For two weeks I’m at Biola University in California, and am taking an excellent course on biblical narrative or storying. Dr. Tom Steffen is teaching the course, and even after the first day I’m finding if very helpful as there is much discussion by the professor and students who come from around the world.
In the West, we have a cultural bent for literary learning, reading books and a learning method that flowed from our Greek heritage. It must be clarified that this is changing, as many young people today do not read books but prefer to learn through video or other ways. In fact, in surveys done over the past 20 years, they found that the number of young people who have not read a single book in the last year has dramatically increased. Attention spans have radically diminished down to as short as 8 seconds on average. However, young people are reading, but they are reading smaller increments, such as blog postings and 140-character-max tweets. In fact, social media is a form of digital orality. Be that as it may, many people in the West still learn by reading.

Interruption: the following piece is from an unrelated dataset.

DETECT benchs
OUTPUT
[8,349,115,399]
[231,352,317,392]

However, this is not true in most other parts of the world. Various oral or aural methods of learning are preferred by people globally. While stories take time to communicate, everyone enjoys them much more than mere propositional truths, and they are much easier to remember and reproduce. In fact, the Bible is composed of 65-75% stories as God’s chosen method for how he wanted to communicate his message. God’s Storybook is the framework for how he would communicate all the other elements he wanted us to learn, such as how to have a devotional life with him, how to make it through life successfully, his expectations for us in morality and rules and all the many propositional truths he gives us. God chose to communicate his message in written form but it was also and primarily communicated orally to the original audience. So there must be a way of blending oral and literary benefits to grasp the fullest understanding possible of God’s message.
Orality, which is much broader than storying, includes many aspects such as oral, aural, visual, digital, and social . So what is orality? According to Dr. Steffen, orality denotes pedagogical preferences designed to process, remember, and communicate verbally and pictorially through social connections, rather than through literate forms. While we in the West like to break things down into their individual fragments or pieces, globally most people like to put the parts together into the whole, seeing how everything is connected.
Much of the work I do in training African pastors is helping them to learn to read, study, understand and apply the written Word of the Bible. However, my goal is not to move them from oral learners to literary learners, but to augment their very capable oral learning style with a new learning style, literary learning.
I’m hoping to also deal with the issue of the author’s intent in biblical stories and what he was wanting to communicate which sets the standard for what any subsequent biblical storyteller must also communicate rather than just sharing the story with their own interpretation. These and many other elements of narrative will be our focus for these two weeks. It should be a good journey, and I’m sure I’ll be sharing more along the way.